**Directions for this task**
Everything from the line holding "How far does" through the last line below must be repeated exactly, and nothing else.

□ □ □ □ □ □ □

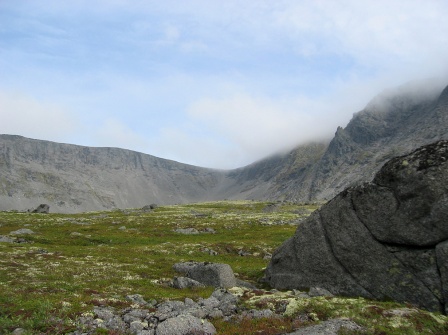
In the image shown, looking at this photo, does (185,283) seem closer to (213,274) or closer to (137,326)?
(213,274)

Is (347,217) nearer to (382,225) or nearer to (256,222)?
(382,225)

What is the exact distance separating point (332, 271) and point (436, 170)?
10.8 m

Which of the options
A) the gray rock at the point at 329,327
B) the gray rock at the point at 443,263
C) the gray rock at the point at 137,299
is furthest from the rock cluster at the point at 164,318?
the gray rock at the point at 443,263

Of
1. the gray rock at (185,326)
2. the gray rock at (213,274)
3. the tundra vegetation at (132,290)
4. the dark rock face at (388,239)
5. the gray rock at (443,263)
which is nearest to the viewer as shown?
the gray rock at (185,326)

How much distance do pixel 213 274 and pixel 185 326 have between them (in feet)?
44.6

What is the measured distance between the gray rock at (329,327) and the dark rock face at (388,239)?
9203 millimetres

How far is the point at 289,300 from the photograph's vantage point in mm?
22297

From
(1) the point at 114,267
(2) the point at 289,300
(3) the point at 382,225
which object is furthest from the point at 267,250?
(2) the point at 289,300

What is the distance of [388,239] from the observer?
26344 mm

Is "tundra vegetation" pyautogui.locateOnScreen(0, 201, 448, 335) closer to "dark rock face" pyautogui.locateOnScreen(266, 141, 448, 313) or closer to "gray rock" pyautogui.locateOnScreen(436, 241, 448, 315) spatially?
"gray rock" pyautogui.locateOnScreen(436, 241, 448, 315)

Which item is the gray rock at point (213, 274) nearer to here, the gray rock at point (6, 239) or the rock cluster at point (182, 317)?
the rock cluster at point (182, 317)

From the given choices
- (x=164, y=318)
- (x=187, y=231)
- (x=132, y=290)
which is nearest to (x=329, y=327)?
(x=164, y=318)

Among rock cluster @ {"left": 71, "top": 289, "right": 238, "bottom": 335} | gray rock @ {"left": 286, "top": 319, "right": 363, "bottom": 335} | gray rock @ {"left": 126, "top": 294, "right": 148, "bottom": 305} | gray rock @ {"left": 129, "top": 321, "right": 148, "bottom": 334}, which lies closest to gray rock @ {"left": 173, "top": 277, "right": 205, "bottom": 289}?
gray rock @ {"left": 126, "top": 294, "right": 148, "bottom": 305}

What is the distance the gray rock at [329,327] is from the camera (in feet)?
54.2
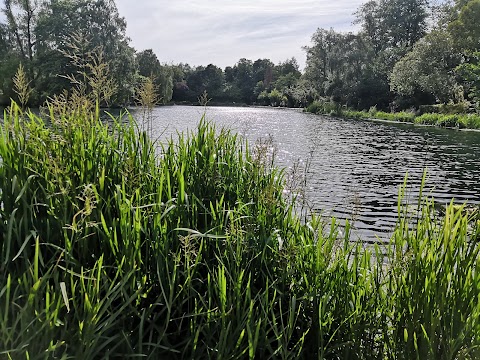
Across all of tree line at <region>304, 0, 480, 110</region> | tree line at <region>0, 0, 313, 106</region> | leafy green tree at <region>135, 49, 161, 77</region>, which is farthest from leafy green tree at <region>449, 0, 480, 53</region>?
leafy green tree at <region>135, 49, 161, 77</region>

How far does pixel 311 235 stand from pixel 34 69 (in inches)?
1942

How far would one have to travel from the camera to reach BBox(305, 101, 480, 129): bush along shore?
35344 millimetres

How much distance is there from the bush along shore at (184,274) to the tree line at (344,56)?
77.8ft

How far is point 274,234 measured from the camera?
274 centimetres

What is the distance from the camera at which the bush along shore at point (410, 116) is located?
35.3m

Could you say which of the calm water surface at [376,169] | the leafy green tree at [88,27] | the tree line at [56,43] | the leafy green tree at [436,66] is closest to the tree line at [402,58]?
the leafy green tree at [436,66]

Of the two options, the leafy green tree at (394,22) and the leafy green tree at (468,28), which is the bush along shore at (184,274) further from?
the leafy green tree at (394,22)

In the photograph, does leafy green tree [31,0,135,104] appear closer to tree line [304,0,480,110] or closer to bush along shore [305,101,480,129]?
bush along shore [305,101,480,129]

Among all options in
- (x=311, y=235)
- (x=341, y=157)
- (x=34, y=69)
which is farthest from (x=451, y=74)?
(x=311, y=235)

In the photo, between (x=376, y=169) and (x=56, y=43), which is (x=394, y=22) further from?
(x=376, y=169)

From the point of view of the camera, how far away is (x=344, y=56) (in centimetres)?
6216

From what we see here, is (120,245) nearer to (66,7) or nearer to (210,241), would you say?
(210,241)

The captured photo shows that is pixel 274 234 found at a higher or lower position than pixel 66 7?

□ □ □ □ □ □ □

**Problem solution**
How far does pixel 311 235 stand from pixel 34 69 (in inches)?
1942

How far would one have to travel from the camera to reach BBox(305, 101, 480, 129): bush along shore?
35344 millimetres

How much distance is there from the bush along shore at (184,274) to the tree line at (344,56)?
77.8ft

How far is point 274,234 measured from the camera?
274 centimetres

What is the distance from the camera at which the bush along shore at point (410, 116) is located?
35.3m

Could you say which of the calm water surface at [376,169] | the leafy green tree at [88,27] | the tree line at [56,43] | the leafy green tree at [436,66] is closest to the tree line at [402,58]?
the leafy green tree at [436,66]

Of the two options, the leafy green tree at (394,22) and the leafy green tree at (468,28), which is the bush along shore at (184,274) further from?
the leafy green tree at (394,22)

In the photograph, does leafy green tree [31,0,135,104] appear closer to tree line [304,0,480,110] or closer to bush along shore [305,101,480,129]?
bush along shore [305,101,480,129]

Among all options in
- (x=311, y=235)
- (x=341, y=157)
- (x=34, y=69)
which is farthest from (x=451, y=74)?
(x=311, y=235)

In the photo, between (x=376, y=169) and (x=56, y=43), which is (x=394, y=22) further from?
(x=376, y=169)

From the point of view of the camera, how far away is (x=344, y=56) (in centimetres)?
6216

From what we see here, is (120,245) nearer to (66,7) or nearer to (210,241), would you say?
(210,241)

The captured photo shows that is pixel 274 234 found at a higher or lower position than pixel 66 7?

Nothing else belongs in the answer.